2022 Florida Amendment 2

Results
| Choice | Votes | % |
| Yes | 3,744,930 | 53.87% |
| No | 3,206,762 | 46.13% |
| Valid votes | 6,951,692 | 89.16% |
| Invalid or blank votes | 845,224 | 10.84% |
| Total votes | 7,796,916 | 100.00% |
| Registered voters/turnout | 14,503,978 | 53.76% |
| Yes 90–100% 80–90% 70–80% 60–70% 50–60% | No 90–100% 80–90% 70–80% 60–70% 50–60% | Other Tie No votes |

= 2022 Florida Amendment 2 =

Proposed amendment to the Florida Constitution

2022 Florida Amendment 2 was a proposed amendment to the Florida Constitution, which failed on November 8, 2022. Through a statewide referendum, the amendment achieved only 53.87% support among voters in the U.S. state of Florida, short of the 60% majority required by state law.

== Overview ==
The amendment proposed to remove the 37-member Constitutional Revision Commission, which was formed with the intention of meeting every twenty years to propose changes to Florida's State Constitution.

== Ballot summary ==
The ballot summary read as follows:Proposing an amendment to the State Constitution to abolish the Constitution Revision Commission, which meets at 20-year intervals and is scheduled to next convene in 2037, as a method of submitting proposed amendments or revisions to the State Constitution to electors of the state for approval. This amendment does not affect the ability to revise or amend the State Constitution through citizen initiative, constitutional convention, the Taxation and Budget Reform Commission, or legislative joint resolution.

== Background ==
The Constitution Revision Commission, or CRC, previously met in 2018. It has been criticized, particularly by Republicans, for bundling "topics like vaping and oil drilling."

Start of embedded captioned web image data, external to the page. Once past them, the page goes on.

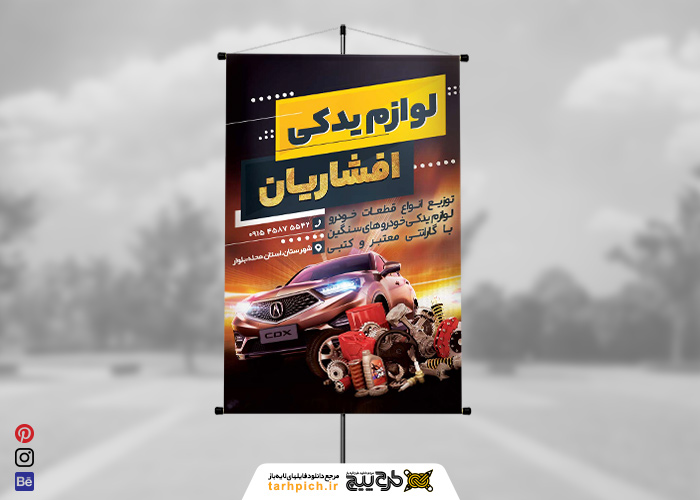 دانلود بنر استرابورد فروشگاه لوازم یدکی افشاریان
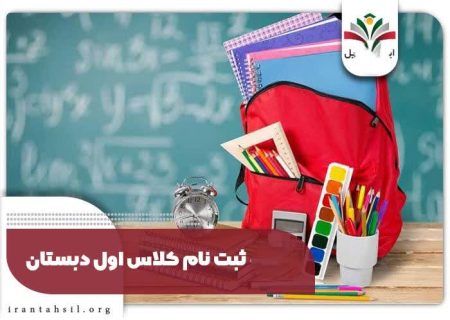 آغاز ثبت‌نام کلاس‌اولی‌ها از خردادماه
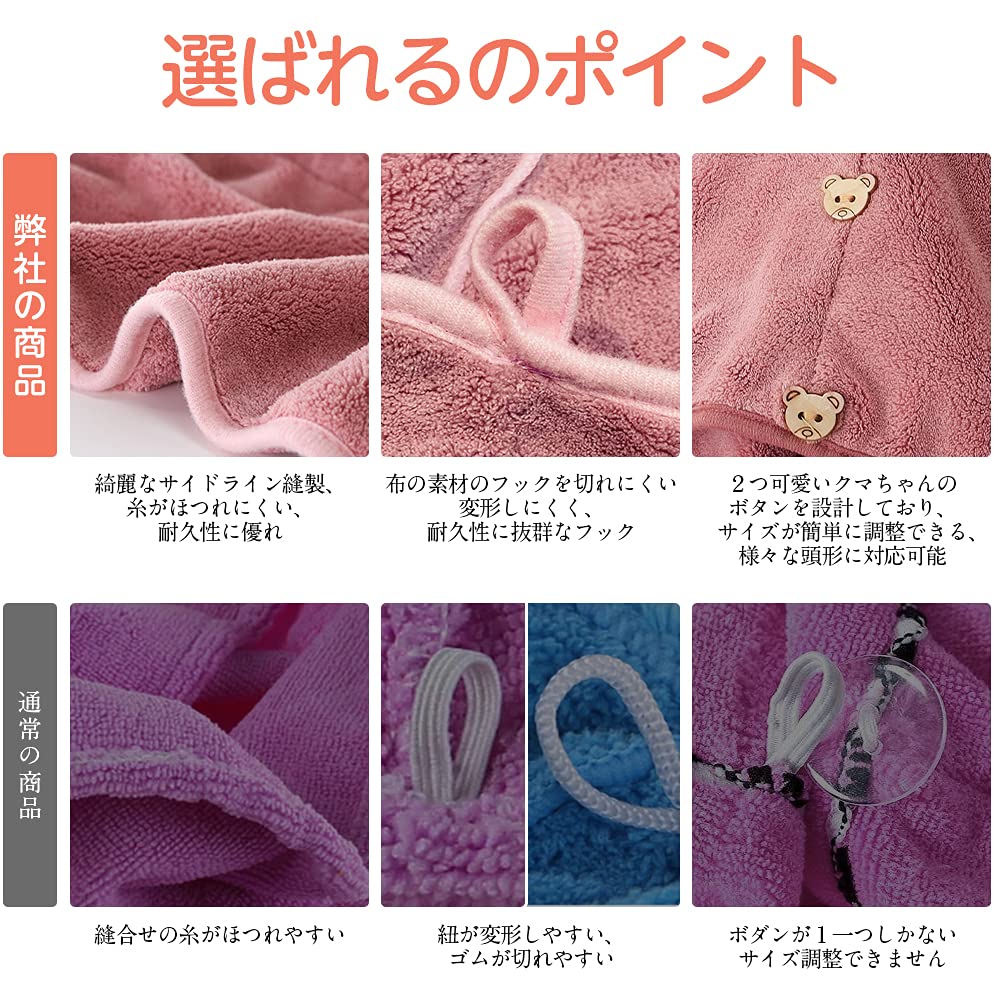 Amazon｜魔法小屋 ヘアドライタオル 吸水極厚ヘアタオル タオル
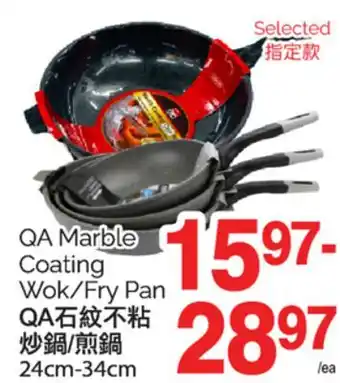 T&T Supermarket QA MARBLE COATING WOK/FRY PAN, 24cm - 34cm offer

The amendment was supported by Jeff Brandes, a Republican State Senator, but State House Representative and Democrat Anna Eskamani opposed it.

== Results ==
Although a majority of voters supported the referendum by a narrow margin of 53.87-46.13, the referendum failed to meet the required 60% majority for implementation. Support for the amendment was strongest in the southwestern counties, Sumter County, and Flagler County, while majorities voted against the amendment in Miami-Dade County, Seminole County, and several counties in northern Florida and the Panhandle.